Writing a parser of my own has crossed my mind more than once, but this is a more difficult job than seems at first. C's grammar is far from trivial, it's context sensitive and hence requires some bidirectional data passing between the lexer and the parser. Like with many things, while it's easy to build a partial, toy parser, it is far more difficult to build a full-strength one, which will tackle all the quirks of the C grammar successfully.
However, as I've written
here, there's another tool out there - c2c. It was written as a part of Cilk - an extension language for C. c2c's aim is to be a "type checking preprocessor". In fact, it is a full C parser with a very advanced grammar, that creates ASTs and even knows how to unparse them back into C. For example, consider this code:
#define PI 3.14
#if 0
#define TAR(x) x
#else
#define TAR(x) (2 + x)
#endif
int foo(int jar)
{
int koo = jar / PI;
if (koo > 5)
return TAR(6);
else
return 0;
}
Here's the AST c2c creates from it:
Proc:
Decl: foo (0x003DAAB0) top_decl
Fdcl:
List: Args:
Decl: jar (0x003DAB90) formal_decl
Prim: int
nil
nil
Returns:
Prim: int
nil
nil
Block:
Type: (0x003D2648)
Prim: void
List: decl
Decl: koo (0x003DBD38) block_decl
Prim: int
ImplicitCast:
Type:
Prim: int
Binop: /
Prim: double
ImplicitCast:
Type:
Prim: double
Id: jar
Decl: jar (0x003DAB90) formal_decl
Const: double 3.14
nil
Live: koo
List: stmts
IfElse:
Binop: >
Prim: int
Id: koo
Decl: koo (0x003DBD38) block_decl
Live: koo
Const: int 5
Return:
Binop: +
Prim: int
Value:
Const: int 8
Const: int 2
Const: int 6
Return:
Const: int 0
While it is a bit wordy (c2c also does type checking and adds type information into the AST), it is quite easy to follow and see that it indeed represents the C code.

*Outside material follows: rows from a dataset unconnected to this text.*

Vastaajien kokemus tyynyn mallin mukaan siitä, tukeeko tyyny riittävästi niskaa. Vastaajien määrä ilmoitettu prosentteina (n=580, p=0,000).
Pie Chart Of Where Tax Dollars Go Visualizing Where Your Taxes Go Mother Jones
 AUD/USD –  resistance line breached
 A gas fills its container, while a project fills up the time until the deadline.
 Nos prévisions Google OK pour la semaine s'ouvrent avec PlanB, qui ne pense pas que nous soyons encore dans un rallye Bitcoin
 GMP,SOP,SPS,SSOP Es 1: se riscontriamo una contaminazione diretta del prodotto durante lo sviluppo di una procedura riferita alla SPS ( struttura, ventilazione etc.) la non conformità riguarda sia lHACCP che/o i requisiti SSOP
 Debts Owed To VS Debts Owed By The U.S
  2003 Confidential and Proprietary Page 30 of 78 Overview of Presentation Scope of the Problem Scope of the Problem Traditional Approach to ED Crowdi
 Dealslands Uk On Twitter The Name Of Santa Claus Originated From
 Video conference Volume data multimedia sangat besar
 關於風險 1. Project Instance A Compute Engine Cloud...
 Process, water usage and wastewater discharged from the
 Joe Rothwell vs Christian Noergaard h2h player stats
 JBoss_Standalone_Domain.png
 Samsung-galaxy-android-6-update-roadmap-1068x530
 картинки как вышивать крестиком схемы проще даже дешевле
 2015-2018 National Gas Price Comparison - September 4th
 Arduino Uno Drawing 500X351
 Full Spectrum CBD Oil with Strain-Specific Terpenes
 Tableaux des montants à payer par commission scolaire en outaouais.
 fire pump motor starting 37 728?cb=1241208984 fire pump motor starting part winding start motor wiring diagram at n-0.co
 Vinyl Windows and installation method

One problem I had with c2c is that it assumes the presence of cpp - the C preprocessor. Luckily, the LCC project comes with an open source cpp which does its work quite well. It wasn't difficult making the two tools work together, and not at last I have a workable C -> AST translator.
Naturally, the analysis of C I want to do is not in C itself. I much prefer doing it in Perl or Lisp. Therefore, I'll work on translating the AST into some more program-friendly format (one idea is a s-expr) and then read it into the higher-level language for analysis.